El Alquimista: Relato Optimista de Paulo Coelho

La historia cuenta cómo Santiago, un pastor andaluz, sueña una noche con un tesoro enterrado al pie de las pirámides egipcias. El pastor, que es un muchacho y un emprendedor, está además decidido a realizar algo que llama su “leyenda personal”, por lo cual abandona a sus ovejas y atraviesa el Mediterráneo, escarpa por el norte de África en donde pierde todo su dinero en manos de una ladrón y vuelve a ganarlo trabajando para un comerciante de vidrios. Llega a Egipto en donde se arraiga sirviendo como vidente para una comunidad en un oasis y uniéndose a una mujer llamada Fátima. Desde luego, se inicia en la alquimia, siguiendo las enseñanzas del viejo alquimista que busca convertir el hierro en oro. Búsqueda que aún lleva a Santiago a recorrer el desierto, en donde es capturado por uno de dos clanes en disputa. El pastor es retado a convertirse en viento. Santiago habla con el viento, con la tierra, con el sol, con la Mano Que Lo Ha Escrito Todo, y comprende que el amor no es ninguno de los grandes elementos, es la transformación, y que él que se está transformando en este viaje puede superarlo todo.

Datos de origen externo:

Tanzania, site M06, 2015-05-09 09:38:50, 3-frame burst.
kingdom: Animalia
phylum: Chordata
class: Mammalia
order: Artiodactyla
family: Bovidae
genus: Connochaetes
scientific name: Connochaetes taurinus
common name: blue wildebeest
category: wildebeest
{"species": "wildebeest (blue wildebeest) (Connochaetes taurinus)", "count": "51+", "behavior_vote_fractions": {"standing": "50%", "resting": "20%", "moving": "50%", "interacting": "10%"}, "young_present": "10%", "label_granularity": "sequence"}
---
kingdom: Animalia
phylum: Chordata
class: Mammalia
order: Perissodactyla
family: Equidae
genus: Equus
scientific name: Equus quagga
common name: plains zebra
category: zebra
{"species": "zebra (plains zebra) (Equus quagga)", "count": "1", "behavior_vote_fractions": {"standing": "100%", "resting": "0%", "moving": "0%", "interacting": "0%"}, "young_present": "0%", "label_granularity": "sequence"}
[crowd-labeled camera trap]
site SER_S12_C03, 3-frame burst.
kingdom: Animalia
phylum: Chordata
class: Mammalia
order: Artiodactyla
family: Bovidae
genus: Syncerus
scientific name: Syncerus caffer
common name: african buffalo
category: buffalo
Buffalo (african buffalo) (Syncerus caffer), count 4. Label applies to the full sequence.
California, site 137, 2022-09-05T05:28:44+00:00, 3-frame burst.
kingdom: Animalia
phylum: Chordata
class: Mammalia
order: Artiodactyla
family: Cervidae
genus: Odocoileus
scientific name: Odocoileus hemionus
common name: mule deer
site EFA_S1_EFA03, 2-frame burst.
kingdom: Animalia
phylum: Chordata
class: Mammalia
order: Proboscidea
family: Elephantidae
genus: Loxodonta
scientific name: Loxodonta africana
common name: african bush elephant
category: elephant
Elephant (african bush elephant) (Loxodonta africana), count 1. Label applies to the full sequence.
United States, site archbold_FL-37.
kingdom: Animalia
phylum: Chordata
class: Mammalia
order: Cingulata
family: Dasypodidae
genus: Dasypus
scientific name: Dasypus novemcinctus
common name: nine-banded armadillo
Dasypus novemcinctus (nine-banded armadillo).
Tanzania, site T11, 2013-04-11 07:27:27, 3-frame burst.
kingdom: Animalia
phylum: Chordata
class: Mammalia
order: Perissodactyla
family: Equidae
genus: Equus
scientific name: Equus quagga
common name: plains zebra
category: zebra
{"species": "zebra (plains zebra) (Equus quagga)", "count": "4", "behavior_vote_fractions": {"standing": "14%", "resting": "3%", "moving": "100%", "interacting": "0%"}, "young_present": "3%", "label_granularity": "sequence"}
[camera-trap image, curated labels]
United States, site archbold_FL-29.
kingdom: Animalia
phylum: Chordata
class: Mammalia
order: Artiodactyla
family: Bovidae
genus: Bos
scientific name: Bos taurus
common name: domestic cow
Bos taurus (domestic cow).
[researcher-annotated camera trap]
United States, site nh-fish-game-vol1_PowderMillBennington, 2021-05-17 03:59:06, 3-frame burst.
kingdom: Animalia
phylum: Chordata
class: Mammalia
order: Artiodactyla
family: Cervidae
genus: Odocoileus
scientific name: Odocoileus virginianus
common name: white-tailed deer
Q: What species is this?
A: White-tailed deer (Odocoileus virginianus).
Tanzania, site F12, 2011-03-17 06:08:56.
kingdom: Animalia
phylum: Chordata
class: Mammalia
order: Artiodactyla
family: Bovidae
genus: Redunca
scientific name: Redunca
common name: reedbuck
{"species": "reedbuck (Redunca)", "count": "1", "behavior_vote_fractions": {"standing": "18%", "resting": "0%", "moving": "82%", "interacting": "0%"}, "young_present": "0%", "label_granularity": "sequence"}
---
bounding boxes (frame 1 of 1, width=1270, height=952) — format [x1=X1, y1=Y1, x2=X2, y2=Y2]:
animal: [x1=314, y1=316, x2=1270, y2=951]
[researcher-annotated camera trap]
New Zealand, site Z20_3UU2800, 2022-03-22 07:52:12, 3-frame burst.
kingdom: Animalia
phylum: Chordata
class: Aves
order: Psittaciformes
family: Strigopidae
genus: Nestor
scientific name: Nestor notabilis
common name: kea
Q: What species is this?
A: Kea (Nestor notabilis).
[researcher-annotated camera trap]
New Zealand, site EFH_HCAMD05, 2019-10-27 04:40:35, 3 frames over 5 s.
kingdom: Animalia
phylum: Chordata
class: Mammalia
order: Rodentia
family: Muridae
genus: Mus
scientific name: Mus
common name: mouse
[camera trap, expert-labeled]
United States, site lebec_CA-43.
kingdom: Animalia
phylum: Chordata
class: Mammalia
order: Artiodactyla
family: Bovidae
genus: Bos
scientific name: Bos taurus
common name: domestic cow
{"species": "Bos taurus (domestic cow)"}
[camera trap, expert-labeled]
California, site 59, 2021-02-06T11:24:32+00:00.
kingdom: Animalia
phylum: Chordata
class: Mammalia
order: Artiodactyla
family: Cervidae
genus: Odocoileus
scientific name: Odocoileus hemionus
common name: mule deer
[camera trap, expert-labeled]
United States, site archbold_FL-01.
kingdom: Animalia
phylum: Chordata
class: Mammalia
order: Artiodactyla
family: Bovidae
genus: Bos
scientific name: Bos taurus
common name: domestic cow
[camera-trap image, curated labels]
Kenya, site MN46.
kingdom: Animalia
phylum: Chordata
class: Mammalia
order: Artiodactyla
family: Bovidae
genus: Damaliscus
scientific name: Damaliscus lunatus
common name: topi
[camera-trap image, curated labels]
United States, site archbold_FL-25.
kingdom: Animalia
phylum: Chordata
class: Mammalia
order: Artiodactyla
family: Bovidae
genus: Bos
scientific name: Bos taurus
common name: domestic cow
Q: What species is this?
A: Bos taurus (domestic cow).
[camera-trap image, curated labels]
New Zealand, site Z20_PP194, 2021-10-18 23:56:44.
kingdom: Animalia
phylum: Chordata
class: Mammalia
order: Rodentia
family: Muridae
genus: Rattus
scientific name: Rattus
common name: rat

Su destino se cumple cuando después de ser liberado es abatido por varios ladrones al pie de las Pirámides de Egipto. Santiago les dice que llego allí guiado por un sueño que le mostraba un tesoro enterrado en ese lugar. Uno de los ladrones le cuenta que había soñado con un tesoro en Andalucía, pero que jamás se marcharía hasta allá por una fantasía. Santiago vuelve a su tierra natal y encuentra el tesoro, vuelve a Egipto por Fátima y si la historia no cierra con un “Y fueron felices para siempre”, sí transmite “Y fueron sabios por siempre”.

La publicación de esta novela significó para el autor una temporada en el desierto y el abandono de una rentable carrera de corredor de bolsa. Usualmente vestido de blanco, hoy en día Paulo Coelho recuerda la época anterior a la novela como una búsqueda incansable, casi un extravío. Búsqueda que parece corresponder a su archiconocido lema “Cuando realmente deseas algo, el Universo conspira para que suceda”.
Contraria a la experimentación posmoderna de la literatura actual, El Alquimista goza de una legibilidad incontrastable, tanto así, que cualquiera puede, por entenderla plenamente, sentirse capaz de criticar su estilo más bien seco y repetitivo.

Por otra parte, el testimonio de sus millones de lectores se orienta al mismo hecho, El Alquimista es un libro que hace sentir bien. Y como ya dijo Freud “La Ciencia Moderna (léase “La Crítica Literaria Moderna”) aún no ha producido un medicamento tranquilizador tan eficaz como lo son unas pocas palabras bondadosas”.